You can buy and sell pretty much anything at San Juan de Dios: shoes, Chinese junk, secondhand clothes and toys from El Norte, plants, pills, tools, live animals, computers, sombreros, porn, sugarcane, papayas. There’s whole sections dedicated to software, music, and films, some of it legal, most pirated. The market has its own police station, where you can stop by to pay your weekly bribe. After a certain time in the afternoon, when the clothes and produce stands close down for the day, you have to be careful where you go: you can get a quick, cheap blowjob from one of the very old or very young whores plying their trade around semi dark stairs and restrooms; you can get stabbed so someone runs away with the 5 pesos in your pocket and the brand new counterfeit sneakers you just bought; you can meet drunks, preachers in search of souls, runaway young women who dream of becoming actresses, young men who want to be pimps, or bullfighters.
Chiara and Chuy exchange a few businesslike, quick sentences, and he gets the masters, the tapes that we slowly, painfully, translated over the weekend, taking turns in front of the console, asking each other for help when the meaning of a word, or a string of words, escape us, laboriously typing the yellow letters at the bottom of the screen, that will give Spanish speakers meaning to the story. Unremarkable stories, unremarkable films – car chases, explosions, aliens, mild and cliché love scenes, unfunny humor, predictable, typical, lame Hollywood fare. Lame or not, the world can’t get enough of it, so Chuy is happy the masters are ready on time. His dark, round face wears a grin as he beckons an errand boy – there’s an errand boy service at San Juan – and sends him off to the production warehouse with the package. He will pay his bribes later; he’s not worried about that. Besides, his main profit will come from the boxes of copies he sends to smaller, provincial markets, not from his storefront here. In time – say two, three weeks – the orders will dry up, as the resellers copy the copies themselves.

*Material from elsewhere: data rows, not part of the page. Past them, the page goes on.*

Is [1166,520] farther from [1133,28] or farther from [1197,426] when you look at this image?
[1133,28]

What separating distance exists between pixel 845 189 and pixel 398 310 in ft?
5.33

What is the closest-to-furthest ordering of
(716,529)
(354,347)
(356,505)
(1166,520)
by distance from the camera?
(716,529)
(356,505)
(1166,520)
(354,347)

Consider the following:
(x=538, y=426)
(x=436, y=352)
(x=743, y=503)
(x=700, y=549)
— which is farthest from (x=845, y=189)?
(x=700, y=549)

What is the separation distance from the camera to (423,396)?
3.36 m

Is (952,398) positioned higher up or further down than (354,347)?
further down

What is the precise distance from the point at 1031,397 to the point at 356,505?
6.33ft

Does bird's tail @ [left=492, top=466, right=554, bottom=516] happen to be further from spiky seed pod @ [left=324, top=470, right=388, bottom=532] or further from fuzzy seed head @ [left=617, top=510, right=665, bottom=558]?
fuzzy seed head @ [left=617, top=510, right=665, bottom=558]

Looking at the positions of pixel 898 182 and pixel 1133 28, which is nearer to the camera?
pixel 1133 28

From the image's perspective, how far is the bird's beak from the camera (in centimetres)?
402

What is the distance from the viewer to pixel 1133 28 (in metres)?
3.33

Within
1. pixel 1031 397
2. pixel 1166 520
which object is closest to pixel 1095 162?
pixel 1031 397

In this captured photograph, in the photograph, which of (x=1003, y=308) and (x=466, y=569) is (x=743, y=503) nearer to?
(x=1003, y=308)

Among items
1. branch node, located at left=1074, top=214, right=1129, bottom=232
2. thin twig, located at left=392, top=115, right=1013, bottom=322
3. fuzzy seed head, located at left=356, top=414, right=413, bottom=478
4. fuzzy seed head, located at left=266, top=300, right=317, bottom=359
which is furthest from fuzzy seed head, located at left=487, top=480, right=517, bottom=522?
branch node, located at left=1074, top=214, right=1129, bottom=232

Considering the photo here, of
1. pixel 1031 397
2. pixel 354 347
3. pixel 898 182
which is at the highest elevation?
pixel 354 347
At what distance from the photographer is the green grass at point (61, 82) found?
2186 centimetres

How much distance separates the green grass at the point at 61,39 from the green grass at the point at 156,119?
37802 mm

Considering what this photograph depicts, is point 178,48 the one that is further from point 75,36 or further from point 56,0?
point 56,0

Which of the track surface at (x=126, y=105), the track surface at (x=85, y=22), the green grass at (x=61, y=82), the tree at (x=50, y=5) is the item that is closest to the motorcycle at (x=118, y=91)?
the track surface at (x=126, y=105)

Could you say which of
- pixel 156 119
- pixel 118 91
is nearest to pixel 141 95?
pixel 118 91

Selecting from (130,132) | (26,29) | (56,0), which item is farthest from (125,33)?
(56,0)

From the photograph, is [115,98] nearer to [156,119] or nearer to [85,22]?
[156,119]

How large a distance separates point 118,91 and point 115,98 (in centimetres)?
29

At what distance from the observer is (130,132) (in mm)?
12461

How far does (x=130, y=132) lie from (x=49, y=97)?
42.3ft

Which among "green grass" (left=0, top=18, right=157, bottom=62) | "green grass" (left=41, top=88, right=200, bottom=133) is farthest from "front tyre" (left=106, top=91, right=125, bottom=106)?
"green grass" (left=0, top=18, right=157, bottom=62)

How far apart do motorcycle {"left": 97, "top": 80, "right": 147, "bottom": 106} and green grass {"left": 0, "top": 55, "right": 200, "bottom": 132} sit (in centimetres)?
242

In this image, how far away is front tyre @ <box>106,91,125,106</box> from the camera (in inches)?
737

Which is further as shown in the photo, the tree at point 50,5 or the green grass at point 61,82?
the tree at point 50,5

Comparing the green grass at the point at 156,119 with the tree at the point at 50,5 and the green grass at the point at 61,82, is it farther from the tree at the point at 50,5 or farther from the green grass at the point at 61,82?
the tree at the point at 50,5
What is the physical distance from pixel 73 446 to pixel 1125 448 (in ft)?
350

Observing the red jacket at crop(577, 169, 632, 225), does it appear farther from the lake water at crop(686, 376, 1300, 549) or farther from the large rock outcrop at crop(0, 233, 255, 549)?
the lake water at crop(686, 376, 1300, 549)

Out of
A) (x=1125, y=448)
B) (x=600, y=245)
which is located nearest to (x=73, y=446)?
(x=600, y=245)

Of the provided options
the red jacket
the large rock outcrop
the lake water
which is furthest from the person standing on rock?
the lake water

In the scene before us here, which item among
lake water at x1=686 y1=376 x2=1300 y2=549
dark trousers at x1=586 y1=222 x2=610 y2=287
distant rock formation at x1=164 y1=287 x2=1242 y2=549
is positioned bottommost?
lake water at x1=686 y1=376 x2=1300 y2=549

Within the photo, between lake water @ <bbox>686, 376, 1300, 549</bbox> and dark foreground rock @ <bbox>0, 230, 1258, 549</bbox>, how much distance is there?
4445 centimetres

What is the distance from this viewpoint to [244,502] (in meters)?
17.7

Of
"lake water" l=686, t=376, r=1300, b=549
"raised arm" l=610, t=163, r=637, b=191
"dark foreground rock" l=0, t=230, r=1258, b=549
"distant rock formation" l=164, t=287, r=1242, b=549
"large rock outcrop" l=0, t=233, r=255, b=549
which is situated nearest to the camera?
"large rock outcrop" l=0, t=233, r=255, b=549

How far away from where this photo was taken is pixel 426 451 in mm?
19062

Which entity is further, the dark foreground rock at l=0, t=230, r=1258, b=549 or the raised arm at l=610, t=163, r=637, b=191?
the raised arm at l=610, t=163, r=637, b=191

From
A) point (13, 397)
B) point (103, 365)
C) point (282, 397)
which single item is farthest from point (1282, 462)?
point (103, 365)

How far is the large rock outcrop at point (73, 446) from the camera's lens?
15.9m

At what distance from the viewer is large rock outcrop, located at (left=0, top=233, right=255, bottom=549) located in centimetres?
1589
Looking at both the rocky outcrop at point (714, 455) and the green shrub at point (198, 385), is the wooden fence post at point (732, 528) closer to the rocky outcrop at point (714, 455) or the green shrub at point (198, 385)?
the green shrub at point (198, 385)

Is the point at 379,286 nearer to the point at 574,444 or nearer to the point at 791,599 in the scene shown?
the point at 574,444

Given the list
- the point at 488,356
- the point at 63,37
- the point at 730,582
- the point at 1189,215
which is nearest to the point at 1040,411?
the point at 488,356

But it doesn’t matter. By then, the cousin in California will have some brand new titles ready to send, and the cycle will start anew.
Chiara pockets the roll of money, and we stagger towards a favorite food joint inside the market. We order cervezas and huevos rancheros – it’s still morning, after all. We survey the scene around us as we wait for the food sitting at a table covered by a stained plastic tablecloth. We chat a bit, and agree this place is the closest thing to Blade Runner we’ll ever see. We both love that film. After polishing off our breakfast, we order another round of Pacíficas, and agree we need to crash, soon. She opposes some resistance at first, talks of purchasing a few more grams, of finally shooting that homemade porn video that she wants to do with me on her Sony handycam. But even youth has its limits, she is forced to admit, when I discreetly kick her under the table as she’s falling asleep over the greasy plates. We somehow make it back to her Buick in the murderous midday sun, and drive away towards her flat near the cemetery, dodging old men pushing carts, and kids playing futbol in the middle of the street…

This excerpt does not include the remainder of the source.